WHAT THIS TASK INVOLVES
When you find the word "unpkg" in a line of the entries, please copy the whole line.

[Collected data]
┌────────

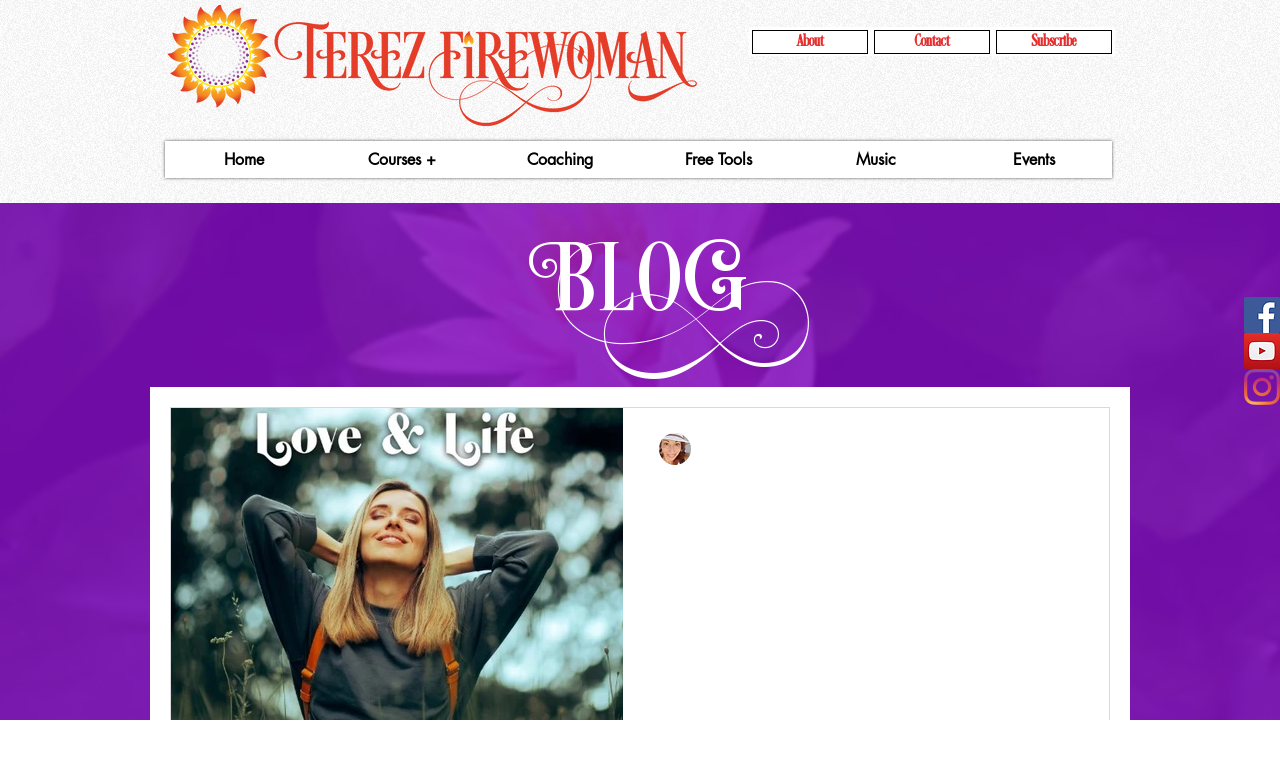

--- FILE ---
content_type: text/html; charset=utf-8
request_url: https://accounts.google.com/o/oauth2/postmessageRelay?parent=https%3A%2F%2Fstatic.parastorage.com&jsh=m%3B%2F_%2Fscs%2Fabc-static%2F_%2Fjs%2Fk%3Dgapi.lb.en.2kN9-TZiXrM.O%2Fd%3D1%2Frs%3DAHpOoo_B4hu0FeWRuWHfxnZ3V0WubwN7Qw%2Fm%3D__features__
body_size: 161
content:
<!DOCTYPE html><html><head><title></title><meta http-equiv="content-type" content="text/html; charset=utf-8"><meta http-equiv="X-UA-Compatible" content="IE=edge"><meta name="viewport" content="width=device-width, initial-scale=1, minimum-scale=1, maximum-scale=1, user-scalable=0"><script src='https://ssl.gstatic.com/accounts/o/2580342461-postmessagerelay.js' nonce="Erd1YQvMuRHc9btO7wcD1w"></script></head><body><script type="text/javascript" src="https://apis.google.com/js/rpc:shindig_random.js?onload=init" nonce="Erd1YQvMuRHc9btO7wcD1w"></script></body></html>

└────────
┌────────

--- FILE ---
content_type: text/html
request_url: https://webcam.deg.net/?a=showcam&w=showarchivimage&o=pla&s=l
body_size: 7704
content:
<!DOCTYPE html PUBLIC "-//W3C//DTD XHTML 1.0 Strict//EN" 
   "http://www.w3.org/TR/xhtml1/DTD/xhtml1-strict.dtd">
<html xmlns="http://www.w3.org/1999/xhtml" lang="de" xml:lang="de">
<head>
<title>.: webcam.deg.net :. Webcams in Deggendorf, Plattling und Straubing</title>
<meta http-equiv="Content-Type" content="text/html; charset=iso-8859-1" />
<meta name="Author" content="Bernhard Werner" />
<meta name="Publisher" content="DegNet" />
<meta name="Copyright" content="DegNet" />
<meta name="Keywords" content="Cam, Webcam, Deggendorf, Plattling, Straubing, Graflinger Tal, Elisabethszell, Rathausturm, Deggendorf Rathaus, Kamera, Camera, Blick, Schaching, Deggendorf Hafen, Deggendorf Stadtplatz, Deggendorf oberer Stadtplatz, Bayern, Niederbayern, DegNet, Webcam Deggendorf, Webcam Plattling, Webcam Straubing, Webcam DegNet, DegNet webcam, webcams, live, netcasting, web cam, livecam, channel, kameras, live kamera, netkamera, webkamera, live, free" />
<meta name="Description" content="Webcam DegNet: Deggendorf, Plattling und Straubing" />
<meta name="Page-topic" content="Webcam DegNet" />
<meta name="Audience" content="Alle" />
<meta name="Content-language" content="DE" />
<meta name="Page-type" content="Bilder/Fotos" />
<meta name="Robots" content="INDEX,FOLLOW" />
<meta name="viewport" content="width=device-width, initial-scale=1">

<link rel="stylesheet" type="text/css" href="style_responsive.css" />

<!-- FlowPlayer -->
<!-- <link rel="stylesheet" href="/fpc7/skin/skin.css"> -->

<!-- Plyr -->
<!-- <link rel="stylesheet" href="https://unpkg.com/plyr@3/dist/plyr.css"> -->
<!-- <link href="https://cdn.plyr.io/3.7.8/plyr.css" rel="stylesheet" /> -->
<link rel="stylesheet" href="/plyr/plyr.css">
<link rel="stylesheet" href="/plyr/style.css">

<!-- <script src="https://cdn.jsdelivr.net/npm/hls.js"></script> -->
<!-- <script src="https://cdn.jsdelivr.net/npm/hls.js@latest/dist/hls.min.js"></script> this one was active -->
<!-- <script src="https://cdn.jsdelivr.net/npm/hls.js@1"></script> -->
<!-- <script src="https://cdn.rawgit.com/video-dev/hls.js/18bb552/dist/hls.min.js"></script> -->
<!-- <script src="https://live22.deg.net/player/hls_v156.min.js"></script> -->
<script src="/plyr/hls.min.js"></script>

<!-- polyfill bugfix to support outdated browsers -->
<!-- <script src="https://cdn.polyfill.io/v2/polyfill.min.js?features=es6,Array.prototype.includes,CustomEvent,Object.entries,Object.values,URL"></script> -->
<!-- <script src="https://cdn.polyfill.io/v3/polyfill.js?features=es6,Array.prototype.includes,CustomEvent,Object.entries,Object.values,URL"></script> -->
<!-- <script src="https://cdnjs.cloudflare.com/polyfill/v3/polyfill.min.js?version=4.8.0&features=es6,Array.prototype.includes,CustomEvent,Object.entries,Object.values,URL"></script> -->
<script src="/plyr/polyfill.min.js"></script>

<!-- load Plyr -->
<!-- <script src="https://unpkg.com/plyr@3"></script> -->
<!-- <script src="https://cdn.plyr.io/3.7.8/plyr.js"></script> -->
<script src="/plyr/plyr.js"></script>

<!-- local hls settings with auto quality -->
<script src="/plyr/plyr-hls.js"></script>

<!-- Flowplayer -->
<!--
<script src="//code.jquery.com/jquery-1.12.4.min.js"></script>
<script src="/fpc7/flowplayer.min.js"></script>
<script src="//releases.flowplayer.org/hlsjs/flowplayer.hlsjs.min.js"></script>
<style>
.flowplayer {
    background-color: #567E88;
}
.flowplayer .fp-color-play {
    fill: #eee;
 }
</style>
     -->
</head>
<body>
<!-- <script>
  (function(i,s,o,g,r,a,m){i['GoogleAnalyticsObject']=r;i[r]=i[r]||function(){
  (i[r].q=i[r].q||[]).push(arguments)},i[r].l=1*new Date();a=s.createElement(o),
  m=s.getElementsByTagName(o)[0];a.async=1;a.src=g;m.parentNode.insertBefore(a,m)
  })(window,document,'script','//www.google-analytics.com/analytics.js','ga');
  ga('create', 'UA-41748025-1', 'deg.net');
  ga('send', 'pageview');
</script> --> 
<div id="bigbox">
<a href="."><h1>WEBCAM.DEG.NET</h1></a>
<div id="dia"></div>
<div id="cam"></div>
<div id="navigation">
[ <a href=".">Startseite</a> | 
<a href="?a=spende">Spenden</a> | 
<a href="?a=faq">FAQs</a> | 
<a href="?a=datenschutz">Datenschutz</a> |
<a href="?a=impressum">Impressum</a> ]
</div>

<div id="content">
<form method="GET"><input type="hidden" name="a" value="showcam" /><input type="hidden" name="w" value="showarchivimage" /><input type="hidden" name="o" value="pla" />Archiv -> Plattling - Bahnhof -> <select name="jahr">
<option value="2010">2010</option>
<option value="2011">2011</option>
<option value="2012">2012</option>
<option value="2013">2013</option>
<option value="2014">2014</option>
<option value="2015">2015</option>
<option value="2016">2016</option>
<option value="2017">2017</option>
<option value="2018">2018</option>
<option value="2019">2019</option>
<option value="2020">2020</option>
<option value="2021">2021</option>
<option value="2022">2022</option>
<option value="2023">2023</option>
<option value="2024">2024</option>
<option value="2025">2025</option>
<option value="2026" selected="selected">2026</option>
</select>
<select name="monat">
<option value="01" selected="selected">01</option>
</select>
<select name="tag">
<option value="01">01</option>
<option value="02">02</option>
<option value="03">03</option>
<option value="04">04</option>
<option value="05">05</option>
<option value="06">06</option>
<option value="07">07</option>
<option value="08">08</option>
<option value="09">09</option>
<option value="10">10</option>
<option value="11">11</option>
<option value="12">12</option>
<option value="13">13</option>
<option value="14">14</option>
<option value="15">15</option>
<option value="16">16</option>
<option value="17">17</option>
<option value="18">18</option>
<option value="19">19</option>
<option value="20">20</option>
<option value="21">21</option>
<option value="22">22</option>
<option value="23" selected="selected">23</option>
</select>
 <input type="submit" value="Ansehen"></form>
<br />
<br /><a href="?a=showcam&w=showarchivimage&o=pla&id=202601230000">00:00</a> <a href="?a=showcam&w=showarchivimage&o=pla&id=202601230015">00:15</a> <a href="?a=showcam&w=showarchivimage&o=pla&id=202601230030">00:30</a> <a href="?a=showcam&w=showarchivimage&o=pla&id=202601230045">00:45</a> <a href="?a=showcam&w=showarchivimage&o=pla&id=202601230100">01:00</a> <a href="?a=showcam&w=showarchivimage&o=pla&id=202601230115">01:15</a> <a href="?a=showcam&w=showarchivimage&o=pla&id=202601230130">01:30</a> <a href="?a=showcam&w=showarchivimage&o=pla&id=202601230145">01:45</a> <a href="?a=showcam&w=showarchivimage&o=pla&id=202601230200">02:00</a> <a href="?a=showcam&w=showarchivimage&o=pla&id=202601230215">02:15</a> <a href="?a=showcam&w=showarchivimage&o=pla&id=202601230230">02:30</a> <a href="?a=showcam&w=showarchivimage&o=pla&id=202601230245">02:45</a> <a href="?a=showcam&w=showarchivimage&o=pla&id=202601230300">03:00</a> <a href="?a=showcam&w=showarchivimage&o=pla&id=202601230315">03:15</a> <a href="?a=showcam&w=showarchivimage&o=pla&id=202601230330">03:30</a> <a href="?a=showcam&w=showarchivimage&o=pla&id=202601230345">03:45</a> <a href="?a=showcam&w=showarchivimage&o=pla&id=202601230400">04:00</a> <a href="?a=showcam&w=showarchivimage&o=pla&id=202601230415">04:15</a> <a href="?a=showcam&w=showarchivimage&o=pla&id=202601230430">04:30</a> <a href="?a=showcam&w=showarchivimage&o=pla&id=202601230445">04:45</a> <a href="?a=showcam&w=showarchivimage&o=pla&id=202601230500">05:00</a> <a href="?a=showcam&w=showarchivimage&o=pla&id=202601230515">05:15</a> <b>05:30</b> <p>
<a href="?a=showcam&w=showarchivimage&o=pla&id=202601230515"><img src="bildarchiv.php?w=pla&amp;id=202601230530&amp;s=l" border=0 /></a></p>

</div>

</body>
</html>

└────────
┌────────

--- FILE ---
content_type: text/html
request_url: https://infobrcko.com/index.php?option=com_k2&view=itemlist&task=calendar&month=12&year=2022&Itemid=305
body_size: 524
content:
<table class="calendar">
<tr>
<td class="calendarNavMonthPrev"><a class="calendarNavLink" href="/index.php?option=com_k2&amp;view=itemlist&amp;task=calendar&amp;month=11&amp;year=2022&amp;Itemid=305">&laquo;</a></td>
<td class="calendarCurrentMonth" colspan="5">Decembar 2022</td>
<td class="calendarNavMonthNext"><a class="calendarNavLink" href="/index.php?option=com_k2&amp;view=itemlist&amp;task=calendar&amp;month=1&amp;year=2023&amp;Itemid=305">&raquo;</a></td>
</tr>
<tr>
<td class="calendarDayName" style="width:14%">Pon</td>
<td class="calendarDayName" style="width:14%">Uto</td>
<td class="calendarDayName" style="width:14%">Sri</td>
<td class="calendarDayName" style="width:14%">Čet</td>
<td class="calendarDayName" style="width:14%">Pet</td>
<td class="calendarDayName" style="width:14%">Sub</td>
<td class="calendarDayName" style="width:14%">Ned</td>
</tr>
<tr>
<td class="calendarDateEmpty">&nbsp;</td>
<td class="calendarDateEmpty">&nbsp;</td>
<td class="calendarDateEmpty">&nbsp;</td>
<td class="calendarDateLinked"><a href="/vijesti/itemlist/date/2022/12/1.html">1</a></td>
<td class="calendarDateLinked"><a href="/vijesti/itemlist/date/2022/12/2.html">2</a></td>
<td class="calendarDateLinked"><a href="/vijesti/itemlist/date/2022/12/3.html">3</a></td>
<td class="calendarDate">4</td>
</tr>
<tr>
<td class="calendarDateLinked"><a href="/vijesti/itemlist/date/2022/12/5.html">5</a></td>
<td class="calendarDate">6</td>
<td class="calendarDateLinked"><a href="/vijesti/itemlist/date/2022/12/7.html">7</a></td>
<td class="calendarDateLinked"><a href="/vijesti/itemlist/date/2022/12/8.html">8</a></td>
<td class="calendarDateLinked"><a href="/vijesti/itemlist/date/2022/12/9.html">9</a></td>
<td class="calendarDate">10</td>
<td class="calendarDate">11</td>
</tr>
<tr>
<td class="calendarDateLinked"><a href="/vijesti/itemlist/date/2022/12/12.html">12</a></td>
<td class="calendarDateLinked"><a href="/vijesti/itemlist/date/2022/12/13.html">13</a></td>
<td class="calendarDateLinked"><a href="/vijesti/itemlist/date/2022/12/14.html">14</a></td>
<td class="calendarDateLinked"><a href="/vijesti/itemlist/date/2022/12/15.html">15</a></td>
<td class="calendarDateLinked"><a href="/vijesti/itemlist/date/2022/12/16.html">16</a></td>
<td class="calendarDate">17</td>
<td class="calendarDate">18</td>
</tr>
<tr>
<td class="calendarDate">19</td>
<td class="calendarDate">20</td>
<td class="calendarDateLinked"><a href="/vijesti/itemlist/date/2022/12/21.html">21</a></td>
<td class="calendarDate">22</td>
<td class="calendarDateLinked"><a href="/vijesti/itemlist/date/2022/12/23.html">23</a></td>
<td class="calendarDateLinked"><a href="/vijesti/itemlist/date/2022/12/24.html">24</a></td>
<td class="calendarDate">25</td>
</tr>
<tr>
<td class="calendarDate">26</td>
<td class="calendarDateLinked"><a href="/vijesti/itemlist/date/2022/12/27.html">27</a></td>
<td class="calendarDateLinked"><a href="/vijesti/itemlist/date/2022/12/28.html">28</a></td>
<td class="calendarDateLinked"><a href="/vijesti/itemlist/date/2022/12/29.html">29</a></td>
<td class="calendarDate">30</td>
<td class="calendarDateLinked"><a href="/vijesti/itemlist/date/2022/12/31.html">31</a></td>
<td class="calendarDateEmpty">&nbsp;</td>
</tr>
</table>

└────────

RESPONSE BOX
<!-- <link rel="stylesheet" href="https://unpkg.com/plyr@3/dist/plyr.css"> -->
<!-- <script src="https://unpkg.com/plyr@3"></script> -->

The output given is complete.